In Pabst's film, the connection between Paracelsus, a great man of
science, and the leader of the Third Reich is firmly established, and those
scenes in which Paracelsus rants (with an unmistakable note of fanaticism)
about his vision for mankind are chillingly evocative of Hitler's forcefully
delivered speeches. Paracelsus promises a future in which Man will rise above Nature and ultimately
conquer death itself - the Nazi dream of a world united under the swastika
to form the greatest civilisation in history was no less deliriously Utopian.
The film's authors clearly had no qualms over distorting historical fact
to meet their propaganda objectives. In his time, Paracelsus was an
anti-authority outsider who dabbled as much in discredited sciences such
as alchemy and astrology as he did 'respectable' sciences like medicine.
He devoted much of his career to a futile quest for the Elixir of Life, which
is how he came to be the inspiration for Goethe's
Faust. The
Paracelsus that Pabst presents us with is no wild eccentric or sinister occultist
but a heroic visionary, a man of divine wisdom who will guide humanity from
the darkness of ignorance and superstition into the light of understanding
and unity. In other words, a man like Herr Hitler.
And of course there was only one actor on the planet suitable to play this
giant amongst men - Werner Krauss. Possibly the greatest actor Germany
has ever produced, Krauss is best known today for his leading role in Robert
Wiene's expressionistic fantasy
The Cabinet of Dr. Caligari
(1920). Fine actor though he was, Krauss was also a notorious anti-Semite
and Nazi supporter - his portrayal of a Jew in the infamous propaganda film
Jud Süß (1940) fanned the flames of anti-Semitism and helped
to make the Holocaust possible. For Hitler, Krauss was Nazi Germany's
cultural ambassador, and so it was fitting that he should play Paracelsus,
and in a way that makes him appear to be the very embodiment of Friedrich
Nietzsche's concept of the Superman. Tragically/deservedly (delete
as you see fit) this was to be one of Krauss's last screen roles - after
the war he became
persona non grata and passed his remaining days
in comparative obscurity. Pabst avoided the same fate and redeemed himself
with his forceful denunciation of Nazism once the Third Reich had crumbled.

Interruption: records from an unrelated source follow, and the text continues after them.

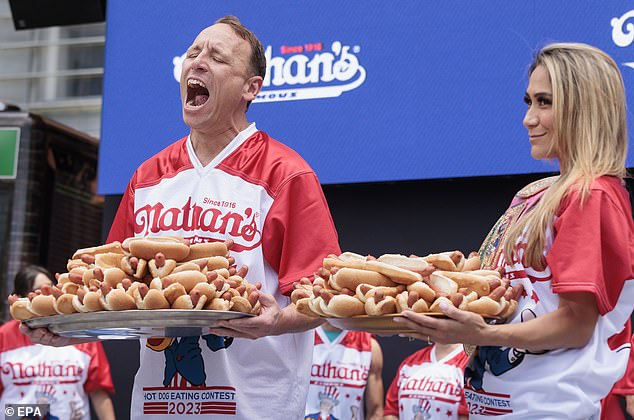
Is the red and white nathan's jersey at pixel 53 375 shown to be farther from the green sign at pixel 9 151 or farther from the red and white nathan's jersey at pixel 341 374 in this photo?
the green sign at pixel 9 151

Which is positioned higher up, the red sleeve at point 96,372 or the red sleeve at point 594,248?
the red sleeve at point 594,248

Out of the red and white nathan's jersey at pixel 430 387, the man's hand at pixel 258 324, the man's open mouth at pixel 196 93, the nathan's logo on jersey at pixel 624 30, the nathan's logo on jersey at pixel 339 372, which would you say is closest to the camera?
the man's hand at pixel 258 324

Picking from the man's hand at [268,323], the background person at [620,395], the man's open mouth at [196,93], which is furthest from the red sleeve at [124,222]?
the background person at [620,395]

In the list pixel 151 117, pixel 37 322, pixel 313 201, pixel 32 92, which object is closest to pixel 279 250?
pixel 313 201

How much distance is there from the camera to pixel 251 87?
2527mm

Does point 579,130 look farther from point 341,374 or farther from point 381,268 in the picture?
point 341,374

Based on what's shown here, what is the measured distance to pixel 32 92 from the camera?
915cm

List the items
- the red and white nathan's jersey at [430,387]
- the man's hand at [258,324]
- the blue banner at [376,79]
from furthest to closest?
the red and white nathan's jersey at [430,387]
the blue banner at [376,79]
the man's hand at [258,324]

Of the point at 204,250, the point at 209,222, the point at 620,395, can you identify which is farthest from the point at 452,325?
the point at 620,395

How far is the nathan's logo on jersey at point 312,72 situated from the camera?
15.5 feet

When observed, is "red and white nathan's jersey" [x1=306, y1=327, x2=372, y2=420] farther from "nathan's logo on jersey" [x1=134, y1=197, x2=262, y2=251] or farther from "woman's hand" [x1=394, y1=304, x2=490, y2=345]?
"woman's hand" [x1=394, y1=304, x2=490, y2=345]

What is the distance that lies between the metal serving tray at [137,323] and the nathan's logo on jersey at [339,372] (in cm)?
288

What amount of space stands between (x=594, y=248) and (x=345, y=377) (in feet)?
10.7

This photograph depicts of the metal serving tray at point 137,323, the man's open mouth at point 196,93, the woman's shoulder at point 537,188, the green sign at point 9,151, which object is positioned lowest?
the metal serving tray at point 137,323
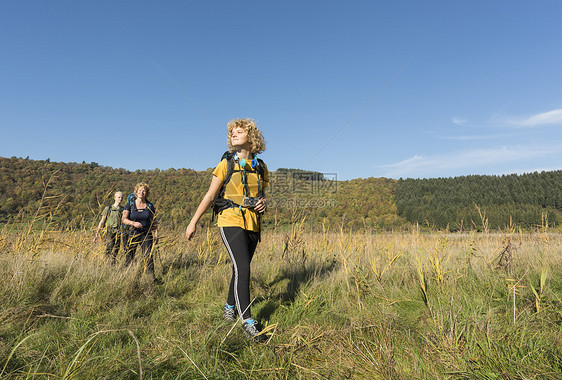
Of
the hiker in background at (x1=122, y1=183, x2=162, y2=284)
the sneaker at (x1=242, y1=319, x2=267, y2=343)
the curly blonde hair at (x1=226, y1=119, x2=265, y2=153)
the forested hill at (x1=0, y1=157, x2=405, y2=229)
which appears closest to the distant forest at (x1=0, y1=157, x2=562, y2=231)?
the forested hill at (x1=0, y1=157, x2=405, y2=229)

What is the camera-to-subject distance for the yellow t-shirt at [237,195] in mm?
2535

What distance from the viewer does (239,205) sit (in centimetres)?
257

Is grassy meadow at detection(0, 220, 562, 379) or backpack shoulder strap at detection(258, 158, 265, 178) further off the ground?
backpack shoulder strap at detection(258, 158, 265, 178)

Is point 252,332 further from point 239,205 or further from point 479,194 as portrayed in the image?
point 479,194

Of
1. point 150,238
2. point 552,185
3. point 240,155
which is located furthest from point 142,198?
point 552,185

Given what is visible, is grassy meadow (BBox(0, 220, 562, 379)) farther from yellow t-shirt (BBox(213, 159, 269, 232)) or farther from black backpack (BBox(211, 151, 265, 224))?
black backpack (BBox(211, 151, 265, 224))

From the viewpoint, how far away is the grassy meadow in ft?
5.01

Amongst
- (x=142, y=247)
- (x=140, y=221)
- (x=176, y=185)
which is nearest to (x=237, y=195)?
(x=142, y=247)

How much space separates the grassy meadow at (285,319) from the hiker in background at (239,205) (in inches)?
14.5

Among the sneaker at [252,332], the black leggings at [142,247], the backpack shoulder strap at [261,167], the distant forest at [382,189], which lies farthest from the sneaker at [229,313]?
the distant forest at [382,189]

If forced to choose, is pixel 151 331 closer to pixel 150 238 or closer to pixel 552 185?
pixel 150 238

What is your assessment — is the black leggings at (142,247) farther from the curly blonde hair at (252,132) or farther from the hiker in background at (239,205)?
the curly blonde hair at (252,132)

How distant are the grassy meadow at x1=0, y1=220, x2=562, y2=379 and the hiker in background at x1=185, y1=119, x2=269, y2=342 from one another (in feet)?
1.21

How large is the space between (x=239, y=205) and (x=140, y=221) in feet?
10.4
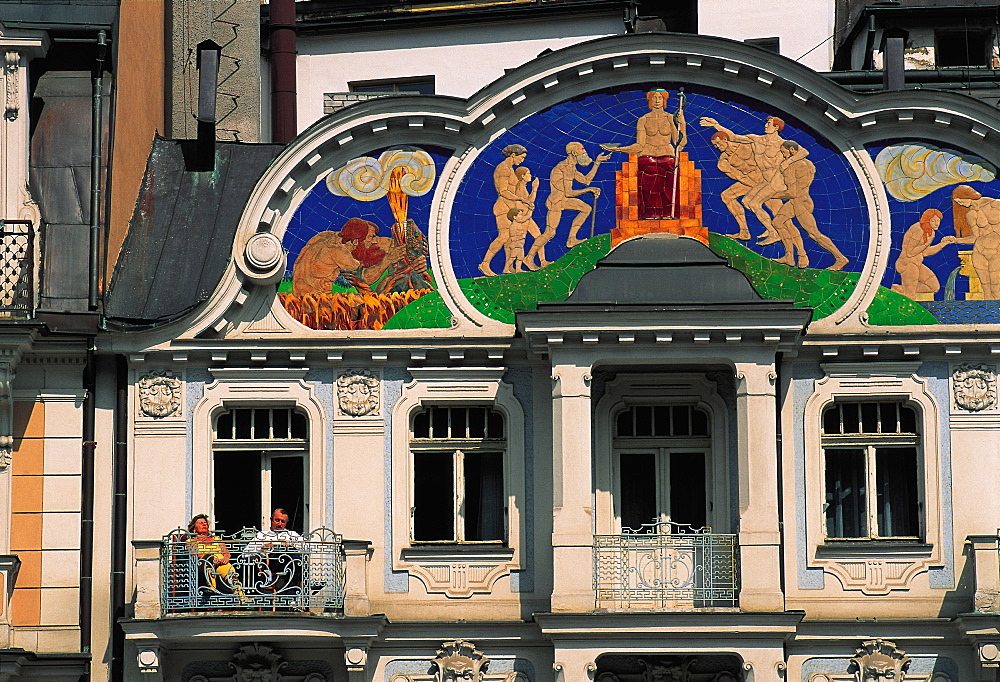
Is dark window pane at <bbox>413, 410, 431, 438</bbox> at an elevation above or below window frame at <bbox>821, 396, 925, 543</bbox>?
above

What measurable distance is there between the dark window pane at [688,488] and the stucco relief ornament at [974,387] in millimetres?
3295

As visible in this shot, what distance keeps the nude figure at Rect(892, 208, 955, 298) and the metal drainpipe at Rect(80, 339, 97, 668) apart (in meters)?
10.2

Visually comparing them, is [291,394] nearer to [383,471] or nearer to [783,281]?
[383,471]

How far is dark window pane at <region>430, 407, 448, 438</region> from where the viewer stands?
27.4m

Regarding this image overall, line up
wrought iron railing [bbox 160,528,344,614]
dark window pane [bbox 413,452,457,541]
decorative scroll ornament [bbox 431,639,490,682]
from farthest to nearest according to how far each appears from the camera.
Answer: dark window pane [bbox 413,452,457,541] < decorative scroll ornament [bbox 431,639,490,682] < wrought iron railing [bbox 160,528,344,614]

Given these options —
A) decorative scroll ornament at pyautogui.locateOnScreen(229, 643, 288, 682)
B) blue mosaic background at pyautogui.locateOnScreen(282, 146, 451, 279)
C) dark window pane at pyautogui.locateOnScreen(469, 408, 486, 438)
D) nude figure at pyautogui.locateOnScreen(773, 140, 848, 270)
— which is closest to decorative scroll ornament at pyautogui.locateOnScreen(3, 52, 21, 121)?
A: blue mosaic background at pyautogui.locateOnScreen(282, 146, 451, 279)

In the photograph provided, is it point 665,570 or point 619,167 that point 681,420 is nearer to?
point 665,570

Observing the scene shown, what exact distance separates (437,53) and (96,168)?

Paracelsus is fascinating both as a piece of Nazi propaganda and as
a lovingly crafted biopic in its own right. It is a polished period
piece (the grandest of Pabst's sound films) that can hardly fail to impress
with its authentically created sets (interiors and exteriors), which show
an extraordinary attention to detail and give the film a distinctive, very
disquieting mood. The grimly oppressive atmosphere of the piece is
similar to that of Carl Dreyer's
Day
of Wrath (coincidentally made the same year, in Nazi occupied Denmark),
and strongly evokes the hysteria of the age in which it is set - the fear
of plague in Pabst's film as palpably felt as the fear of witchcraft in Dreyer's
film. There are no prizes for guessing what this fear is meant to represent
in Jew-hating Nazi Germany.
This is a film that deserves to be more widely appreciated than it presently is. The
propaganda subtext is a little too visible in some places but the sheer dramatic
power of Werner Krauss's performance makes even this pardonable. Most
memorable is the scene that comes near the middle of the film, where a gypsy
juggler (played by a supremely creepy Harald Kreutzberg) performs a strange
dance of death and the town people follow him, moving about like an army
of defective automata. It is the spookiest visualisation of an outbreak
of plague you can imagine. At the end of this remarkable ballet of
death, there is the ominous sound of a blade being sharpened and then
the image of the Grim Reaper flashes before Paracelsus, equipped with his
trademark scythe and fetching skull-like head. It's more John Carpenter
than G.W. Pabst - and you almost leap out your seat when you see it.
Has cinema given us a more striking representation of Nazi paranoia than
this? It is not the greatness of Hitler's regime that Pabst's film
evokes, but rather its sublime insanity.